The secondary boxplot reinforces that forwards produce dramatically more goal contributions than midfielders or defenders, but also reveals how wide the midfielder distribution is that some midfielders contribute as much as top forwards, while others contribute nothing all season. The jittered points make this diverseness visible in a way raw summary statistics cannot.

c. Limitations and Wishes

One limitation of the regression is that OLS assumes normally distributed residuals, but goals data is count-based and right-skewed. A Poisson or negative binomial regression would be more statistically appropriate and is something I explored conceptually but did not implement due to scope constraints. Including it in a future analysis would help me and the viewers of this data analysis a lot more in understanding what the numbers and relations truly mean to the minutest detail possible.

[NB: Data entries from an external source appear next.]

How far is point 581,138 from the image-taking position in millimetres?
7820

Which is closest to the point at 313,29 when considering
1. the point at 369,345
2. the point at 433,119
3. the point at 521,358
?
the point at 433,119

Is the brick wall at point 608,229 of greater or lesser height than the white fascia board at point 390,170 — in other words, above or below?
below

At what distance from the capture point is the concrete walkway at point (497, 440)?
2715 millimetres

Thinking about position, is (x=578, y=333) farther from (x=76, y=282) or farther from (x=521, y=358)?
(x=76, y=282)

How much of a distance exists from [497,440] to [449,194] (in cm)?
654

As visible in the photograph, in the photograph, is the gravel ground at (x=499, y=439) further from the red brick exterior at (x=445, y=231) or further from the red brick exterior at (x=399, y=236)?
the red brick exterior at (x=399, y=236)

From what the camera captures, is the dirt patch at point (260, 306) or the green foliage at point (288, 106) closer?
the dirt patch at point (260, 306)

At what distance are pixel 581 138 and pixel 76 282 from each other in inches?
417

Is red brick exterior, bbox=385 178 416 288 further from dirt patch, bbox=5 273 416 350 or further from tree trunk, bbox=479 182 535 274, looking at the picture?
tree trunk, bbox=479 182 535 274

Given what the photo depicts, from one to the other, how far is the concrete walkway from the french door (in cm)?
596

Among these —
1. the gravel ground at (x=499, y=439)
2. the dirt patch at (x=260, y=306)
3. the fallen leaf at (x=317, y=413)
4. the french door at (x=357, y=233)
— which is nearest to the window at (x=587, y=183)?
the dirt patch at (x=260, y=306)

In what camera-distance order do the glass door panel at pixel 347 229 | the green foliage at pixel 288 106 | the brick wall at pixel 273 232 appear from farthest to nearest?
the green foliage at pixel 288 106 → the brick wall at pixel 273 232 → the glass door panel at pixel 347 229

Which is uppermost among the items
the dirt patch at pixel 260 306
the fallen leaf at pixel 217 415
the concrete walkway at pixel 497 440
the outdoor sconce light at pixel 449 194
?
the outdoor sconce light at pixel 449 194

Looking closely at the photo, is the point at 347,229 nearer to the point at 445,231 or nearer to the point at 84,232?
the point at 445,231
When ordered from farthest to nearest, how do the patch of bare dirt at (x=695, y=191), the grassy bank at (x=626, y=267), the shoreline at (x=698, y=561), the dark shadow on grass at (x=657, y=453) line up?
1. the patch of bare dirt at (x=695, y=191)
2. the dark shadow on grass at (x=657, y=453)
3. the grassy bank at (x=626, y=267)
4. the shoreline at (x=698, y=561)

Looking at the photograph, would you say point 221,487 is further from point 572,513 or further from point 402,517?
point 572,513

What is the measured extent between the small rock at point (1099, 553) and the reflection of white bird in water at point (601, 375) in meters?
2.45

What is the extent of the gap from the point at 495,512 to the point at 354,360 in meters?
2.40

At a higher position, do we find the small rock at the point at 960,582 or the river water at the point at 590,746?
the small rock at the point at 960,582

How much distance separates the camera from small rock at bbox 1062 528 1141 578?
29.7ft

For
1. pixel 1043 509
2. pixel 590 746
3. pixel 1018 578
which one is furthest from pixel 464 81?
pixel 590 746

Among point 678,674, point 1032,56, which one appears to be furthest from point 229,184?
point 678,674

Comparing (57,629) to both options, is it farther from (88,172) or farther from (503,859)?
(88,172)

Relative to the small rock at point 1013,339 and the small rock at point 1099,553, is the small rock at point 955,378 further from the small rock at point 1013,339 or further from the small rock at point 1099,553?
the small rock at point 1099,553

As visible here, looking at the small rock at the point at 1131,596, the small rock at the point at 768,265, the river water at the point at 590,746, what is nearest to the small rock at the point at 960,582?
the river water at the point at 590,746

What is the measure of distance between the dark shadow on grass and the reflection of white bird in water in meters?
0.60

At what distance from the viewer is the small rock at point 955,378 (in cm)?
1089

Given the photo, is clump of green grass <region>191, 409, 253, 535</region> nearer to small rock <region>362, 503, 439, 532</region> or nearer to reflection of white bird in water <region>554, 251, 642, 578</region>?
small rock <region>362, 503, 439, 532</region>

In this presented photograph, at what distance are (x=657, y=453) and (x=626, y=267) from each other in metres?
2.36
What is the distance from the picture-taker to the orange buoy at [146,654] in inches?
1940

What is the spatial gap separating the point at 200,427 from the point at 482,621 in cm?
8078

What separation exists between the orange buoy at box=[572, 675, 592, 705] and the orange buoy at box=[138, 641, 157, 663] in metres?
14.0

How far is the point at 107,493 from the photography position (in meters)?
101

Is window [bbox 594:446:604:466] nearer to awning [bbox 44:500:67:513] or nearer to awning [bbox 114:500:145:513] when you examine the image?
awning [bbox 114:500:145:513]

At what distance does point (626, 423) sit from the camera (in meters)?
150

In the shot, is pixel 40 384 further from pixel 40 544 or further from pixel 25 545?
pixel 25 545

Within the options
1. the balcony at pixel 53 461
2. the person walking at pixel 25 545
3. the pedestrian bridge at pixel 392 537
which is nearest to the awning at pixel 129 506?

I also would have liked to include a heatmap of performance metrics by club, showing which teams produce the most shots, touches, or progressive carries per player on average, which is useful for identifying tactical styles. A treemap of total goals by club, sized by squad size, was also briefly explored but setting up the treemap geometry in R took longer than expected.

Finally, the ggrepel package is required for the text labels in the main scatterplot. If that package is unavailable, the labels can be removed by deleting the geom_text_repel() layer without affecting the rest of the chart.